There’s a reason for this. As more and more people get mobiles and more and more mobiles get 4G and 5G cheap data, we’re seeing huge increases in the viewing of content that was previously slow to load. People love and they share it a lot. More shares usually equates to better rankings over time.
One of my favorite fitness sites, Strong Lifts, ranks number one on Google for almost every basic (and high traffic!) keyword to do with bodybuilding. In this article on how to deadlift you’ll see how much of it is images, videos and little comparison charts on correct and incorrect techniques.
The Australian ABC News regularly comes up with excellent visual content that performs really well. Have a look at this wonderful quiz that they did a while ago about Tony Abbott’s election promises. On a side note, I’m currently building something that will enable this type of quiz for WordPress blogs. 😉
6. Geographically targeted elements
When Google launched its Pigeon Update it signaled a big change towards more local results. The search giant wanted to use the GPS in your phone and WiFi location at home to help you get more locally relevant results when you look for services.
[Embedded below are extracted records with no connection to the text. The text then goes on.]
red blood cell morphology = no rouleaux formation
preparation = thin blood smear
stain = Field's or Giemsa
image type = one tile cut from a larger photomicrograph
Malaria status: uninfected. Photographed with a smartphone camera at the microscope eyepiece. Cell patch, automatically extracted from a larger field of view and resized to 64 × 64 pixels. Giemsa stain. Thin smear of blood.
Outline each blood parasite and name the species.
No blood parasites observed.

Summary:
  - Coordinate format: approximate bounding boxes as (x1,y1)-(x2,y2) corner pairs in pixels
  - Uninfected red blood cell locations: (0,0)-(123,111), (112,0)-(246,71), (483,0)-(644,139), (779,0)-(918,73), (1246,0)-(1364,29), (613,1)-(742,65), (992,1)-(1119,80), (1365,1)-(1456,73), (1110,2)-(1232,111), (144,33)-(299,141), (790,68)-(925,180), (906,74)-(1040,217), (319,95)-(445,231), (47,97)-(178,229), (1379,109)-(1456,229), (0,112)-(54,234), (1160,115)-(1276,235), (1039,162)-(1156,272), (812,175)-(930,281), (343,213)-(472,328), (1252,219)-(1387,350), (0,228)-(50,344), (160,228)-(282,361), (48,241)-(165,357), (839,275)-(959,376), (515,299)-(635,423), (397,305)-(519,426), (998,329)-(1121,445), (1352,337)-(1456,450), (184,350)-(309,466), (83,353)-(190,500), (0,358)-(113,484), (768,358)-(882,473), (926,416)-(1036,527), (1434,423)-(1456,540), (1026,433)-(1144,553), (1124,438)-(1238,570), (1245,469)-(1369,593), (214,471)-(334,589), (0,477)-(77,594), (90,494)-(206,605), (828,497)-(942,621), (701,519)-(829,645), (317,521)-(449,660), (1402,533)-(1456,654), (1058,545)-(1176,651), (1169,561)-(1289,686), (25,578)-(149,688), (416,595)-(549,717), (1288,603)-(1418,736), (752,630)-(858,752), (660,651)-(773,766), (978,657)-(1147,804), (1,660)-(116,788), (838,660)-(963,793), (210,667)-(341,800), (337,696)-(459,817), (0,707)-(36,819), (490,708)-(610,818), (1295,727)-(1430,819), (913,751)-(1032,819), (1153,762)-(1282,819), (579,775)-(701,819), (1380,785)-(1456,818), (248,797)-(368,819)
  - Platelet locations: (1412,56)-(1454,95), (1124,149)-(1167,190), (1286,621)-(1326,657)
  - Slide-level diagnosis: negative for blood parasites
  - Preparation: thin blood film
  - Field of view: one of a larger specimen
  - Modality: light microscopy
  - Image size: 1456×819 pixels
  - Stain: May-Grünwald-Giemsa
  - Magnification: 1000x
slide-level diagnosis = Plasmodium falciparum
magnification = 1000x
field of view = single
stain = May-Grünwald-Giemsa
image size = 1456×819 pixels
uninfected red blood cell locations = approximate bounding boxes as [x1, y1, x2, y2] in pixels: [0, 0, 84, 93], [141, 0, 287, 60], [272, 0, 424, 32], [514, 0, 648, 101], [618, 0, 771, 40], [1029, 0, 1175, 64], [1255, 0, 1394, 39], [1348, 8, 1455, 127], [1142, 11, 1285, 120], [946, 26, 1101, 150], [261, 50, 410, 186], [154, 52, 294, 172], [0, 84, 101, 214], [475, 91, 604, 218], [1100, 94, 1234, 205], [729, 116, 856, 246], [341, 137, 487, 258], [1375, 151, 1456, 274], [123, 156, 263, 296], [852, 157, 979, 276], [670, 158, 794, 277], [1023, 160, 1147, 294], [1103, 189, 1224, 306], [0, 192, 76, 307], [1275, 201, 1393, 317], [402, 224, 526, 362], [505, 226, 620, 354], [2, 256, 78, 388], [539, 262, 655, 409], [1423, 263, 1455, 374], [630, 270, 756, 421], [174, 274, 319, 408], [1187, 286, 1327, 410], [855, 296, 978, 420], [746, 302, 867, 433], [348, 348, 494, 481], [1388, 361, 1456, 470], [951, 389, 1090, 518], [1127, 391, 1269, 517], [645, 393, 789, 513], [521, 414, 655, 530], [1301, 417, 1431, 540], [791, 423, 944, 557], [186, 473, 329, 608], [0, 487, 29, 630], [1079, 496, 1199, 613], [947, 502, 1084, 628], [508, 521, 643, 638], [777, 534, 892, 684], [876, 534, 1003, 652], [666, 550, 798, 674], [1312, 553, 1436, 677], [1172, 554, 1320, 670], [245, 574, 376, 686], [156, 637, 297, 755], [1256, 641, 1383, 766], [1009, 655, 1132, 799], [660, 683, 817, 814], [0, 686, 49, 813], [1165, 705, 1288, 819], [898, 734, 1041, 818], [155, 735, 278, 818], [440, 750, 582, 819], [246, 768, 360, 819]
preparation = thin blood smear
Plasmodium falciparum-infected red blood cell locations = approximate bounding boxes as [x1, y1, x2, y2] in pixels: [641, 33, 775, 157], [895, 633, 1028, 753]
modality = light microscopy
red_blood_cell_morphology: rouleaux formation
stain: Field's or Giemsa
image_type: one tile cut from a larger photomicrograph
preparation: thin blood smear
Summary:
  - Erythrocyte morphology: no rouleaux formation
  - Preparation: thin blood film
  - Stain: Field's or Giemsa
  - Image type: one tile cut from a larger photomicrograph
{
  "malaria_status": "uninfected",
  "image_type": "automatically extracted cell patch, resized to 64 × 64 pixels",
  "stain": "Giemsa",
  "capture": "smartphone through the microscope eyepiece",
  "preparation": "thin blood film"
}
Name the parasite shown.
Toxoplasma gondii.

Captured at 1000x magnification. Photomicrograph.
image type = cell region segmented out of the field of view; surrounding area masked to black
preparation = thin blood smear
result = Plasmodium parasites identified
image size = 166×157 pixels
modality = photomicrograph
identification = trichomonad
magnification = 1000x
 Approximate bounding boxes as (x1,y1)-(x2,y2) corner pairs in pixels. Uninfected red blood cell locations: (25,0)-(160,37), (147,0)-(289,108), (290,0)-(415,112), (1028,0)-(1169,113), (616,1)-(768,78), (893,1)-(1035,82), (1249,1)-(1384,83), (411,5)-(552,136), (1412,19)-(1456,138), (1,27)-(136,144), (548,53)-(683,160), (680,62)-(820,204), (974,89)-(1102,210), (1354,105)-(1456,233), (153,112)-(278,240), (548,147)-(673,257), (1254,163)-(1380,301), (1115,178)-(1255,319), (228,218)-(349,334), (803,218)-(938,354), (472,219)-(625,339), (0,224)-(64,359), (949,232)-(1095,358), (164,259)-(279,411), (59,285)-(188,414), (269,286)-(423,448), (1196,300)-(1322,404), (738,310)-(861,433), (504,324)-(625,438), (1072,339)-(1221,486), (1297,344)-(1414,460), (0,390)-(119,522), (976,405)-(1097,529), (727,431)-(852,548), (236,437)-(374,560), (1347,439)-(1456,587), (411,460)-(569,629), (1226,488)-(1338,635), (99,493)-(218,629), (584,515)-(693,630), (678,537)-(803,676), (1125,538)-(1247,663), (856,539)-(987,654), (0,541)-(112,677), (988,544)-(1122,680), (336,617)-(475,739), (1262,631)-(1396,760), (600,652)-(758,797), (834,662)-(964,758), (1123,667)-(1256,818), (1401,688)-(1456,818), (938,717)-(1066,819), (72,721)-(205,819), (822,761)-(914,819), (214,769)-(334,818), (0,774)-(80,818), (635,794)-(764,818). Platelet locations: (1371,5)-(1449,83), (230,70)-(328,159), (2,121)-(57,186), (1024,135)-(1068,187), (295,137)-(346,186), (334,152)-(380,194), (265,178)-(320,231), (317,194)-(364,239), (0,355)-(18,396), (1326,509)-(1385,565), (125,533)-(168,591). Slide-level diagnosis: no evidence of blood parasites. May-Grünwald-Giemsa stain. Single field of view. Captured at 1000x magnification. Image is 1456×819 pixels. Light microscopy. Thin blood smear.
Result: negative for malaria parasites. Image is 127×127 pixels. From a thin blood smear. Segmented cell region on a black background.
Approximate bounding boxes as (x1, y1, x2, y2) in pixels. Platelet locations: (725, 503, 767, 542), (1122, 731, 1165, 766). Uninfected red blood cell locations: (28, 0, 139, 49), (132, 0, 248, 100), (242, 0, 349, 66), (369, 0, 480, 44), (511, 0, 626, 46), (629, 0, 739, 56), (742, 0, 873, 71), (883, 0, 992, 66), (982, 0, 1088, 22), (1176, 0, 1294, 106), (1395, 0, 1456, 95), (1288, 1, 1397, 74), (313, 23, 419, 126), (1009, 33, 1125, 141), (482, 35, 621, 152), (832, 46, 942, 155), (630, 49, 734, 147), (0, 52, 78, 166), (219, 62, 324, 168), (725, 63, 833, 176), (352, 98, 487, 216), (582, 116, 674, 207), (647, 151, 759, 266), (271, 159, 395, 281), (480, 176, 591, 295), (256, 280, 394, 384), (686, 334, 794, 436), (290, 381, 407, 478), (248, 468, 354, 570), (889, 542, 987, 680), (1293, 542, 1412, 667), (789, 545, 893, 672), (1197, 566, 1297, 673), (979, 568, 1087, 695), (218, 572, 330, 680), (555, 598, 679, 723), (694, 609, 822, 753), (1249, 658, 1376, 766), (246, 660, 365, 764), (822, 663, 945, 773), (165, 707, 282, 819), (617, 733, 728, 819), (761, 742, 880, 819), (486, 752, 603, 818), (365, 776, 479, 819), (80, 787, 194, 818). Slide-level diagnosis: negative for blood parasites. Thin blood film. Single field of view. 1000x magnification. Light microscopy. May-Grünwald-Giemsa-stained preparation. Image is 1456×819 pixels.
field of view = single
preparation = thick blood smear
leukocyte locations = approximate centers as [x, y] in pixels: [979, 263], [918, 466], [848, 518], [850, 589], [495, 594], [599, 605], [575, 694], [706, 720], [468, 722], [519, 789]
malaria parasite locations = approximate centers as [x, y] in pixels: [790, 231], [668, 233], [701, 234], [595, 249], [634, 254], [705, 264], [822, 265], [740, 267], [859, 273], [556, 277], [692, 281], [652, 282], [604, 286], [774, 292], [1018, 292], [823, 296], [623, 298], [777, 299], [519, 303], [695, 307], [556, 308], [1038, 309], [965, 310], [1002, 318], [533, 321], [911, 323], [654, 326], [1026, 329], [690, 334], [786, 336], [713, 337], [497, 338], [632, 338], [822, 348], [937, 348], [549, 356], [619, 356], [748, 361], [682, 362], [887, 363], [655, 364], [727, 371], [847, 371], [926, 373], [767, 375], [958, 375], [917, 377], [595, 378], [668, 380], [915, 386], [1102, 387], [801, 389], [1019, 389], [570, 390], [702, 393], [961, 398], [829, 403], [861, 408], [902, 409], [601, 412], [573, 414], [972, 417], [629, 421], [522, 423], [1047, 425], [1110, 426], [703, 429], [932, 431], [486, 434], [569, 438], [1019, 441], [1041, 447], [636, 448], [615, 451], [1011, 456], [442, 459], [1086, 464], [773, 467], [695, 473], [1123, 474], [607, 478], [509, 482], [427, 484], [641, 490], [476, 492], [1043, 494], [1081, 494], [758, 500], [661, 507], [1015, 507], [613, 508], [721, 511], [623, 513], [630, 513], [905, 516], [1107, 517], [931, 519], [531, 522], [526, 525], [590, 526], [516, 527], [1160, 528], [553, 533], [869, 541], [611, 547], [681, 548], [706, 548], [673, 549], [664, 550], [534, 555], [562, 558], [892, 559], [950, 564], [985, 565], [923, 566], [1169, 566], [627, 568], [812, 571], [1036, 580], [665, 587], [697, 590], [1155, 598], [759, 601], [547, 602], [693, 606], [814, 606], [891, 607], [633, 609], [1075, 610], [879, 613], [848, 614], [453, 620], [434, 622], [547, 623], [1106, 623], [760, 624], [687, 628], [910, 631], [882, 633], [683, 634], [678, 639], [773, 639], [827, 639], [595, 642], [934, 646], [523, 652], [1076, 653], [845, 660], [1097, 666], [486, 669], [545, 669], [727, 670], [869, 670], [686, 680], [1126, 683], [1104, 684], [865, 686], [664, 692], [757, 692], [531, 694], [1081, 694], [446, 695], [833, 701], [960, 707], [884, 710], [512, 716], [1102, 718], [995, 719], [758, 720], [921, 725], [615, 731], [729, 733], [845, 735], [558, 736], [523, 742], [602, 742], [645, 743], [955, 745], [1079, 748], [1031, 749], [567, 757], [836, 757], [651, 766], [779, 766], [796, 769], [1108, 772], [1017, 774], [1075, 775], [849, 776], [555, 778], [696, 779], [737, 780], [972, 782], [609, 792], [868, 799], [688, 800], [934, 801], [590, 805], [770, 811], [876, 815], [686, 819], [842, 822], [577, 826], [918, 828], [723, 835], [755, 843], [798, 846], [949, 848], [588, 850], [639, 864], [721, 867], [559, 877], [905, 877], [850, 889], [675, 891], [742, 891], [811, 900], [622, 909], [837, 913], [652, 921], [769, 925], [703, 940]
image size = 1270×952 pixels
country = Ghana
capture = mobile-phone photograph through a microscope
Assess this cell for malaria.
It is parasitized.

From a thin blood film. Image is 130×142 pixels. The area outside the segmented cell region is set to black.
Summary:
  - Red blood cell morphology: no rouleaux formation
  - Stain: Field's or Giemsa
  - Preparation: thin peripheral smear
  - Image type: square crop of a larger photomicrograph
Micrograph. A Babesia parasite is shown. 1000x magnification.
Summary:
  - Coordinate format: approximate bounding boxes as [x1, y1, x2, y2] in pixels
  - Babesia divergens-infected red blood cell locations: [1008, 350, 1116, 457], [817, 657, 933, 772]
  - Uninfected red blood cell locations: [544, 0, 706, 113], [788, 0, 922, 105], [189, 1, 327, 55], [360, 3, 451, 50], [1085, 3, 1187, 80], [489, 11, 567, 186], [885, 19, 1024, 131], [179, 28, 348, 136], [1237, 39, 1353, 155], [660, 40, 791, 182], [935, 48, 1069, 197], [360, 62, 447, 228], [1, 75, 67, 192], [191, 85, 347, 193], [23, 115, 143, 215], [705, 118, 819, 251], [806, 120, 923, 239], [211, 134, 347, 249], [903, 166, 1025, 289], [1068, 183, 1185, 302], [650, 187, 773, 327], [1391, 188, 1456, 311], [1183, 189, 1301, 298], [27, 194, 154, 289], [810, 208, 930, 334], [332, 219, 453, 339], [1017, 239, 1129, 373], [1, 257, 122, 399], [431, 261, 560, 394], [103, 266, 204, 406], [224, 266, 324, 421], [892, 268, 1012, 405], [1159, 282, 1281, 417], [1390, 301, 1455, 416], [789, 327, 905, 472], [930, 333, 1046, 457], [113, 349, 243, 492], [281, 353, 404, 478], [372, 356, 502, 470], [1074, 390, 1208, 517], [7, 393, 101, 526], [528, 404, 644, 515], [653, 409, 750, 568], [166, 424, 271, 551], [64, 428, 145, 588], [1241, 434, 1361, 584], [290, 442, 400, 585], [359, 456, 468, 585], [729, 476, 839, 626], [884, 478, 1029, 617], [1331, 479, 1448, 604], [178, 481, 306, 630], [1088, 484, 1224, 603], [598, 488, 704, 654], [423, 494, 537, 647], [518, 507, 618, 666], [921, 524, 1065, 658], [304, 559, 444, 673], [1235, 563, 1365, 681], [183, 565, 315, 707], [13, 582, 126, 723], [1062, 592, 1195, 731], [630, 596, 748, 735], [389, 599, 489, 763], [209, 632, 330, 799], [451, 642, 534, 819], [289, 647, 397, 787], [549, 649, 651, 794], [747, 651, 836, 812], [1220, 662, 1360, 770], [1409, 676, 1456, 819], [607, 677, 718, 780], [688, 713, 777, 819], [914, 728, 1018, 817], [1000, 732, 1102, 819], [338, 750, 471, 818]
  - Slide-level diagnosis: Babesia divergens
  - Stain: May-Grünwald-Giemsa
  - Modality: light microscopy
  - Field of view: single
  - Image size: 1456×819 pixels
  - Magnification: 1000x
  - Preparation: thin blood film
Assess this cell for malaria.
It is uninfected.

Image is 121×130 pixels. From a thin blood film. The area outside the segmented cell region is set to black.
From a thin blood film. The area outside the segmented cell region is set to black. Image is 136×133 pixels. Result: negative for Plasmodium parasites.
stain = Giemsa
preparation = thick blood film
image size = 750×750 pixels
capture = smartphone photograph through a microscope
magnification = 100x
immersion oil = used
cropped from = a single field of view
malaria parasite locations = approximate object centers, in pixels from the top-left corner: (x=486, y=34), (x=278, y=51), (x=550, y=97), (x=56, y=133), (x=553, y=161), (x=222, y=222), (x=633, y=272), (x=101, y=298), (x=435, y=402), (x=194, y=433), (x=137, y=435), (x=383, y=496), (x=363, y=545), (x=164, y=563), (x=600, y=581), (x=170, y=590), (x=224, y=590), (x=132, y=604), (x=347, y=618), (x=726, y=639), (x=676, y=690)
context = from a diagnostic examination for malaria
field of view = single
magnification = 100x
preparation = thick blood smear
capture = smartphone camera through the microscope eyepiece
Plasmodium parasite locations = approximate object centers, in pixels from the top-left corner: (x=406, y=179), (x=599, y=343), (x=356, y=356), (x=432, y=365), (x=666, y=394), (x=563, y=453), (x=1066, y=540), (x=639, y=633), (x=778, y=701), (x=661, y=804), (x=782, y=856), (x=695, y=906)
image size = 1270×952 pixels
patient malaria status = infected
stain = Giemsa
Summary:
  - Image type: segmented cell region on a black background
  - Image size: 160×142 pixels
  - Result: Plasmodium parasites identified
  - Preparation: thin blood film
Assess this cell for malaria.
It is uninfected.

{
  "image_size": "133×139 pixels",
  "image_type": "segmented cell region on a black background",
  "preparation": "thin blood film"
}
As the example above shows, searching for “pizza” in New York will get you totally different results then searching for “pizza” when you and your phone are in Los Angeles or New Jersey.
So what do we do?
Well, if your blog is intended to attract customers in a certain area you need to make sure you are really decked out to suit that area. Add your address to the website, have company information, be active on Google Maps by claiming your listing, and make sure you start replying to reviews on Yelp and other review services. You can even use Google Webmaster Tools to nominate a location for your blog or business.
7. I forgot this one…
I actually forgot to include my seventh point when I first published this post. Ironically, only one person seemed to notice! As punishment for this terrible blogging indiscretion I have decided to not add the seventh point but actually leave this little embarrassing note to remind me not to do it again.
How does your blog measure up?
How many of these items does your average blog post include? Do you think you’re faring well. More importantly, do you think I’ve missed anything in this post that might be really important for people who are looking at getting better Google rankings and traffic in 2015 and beyond?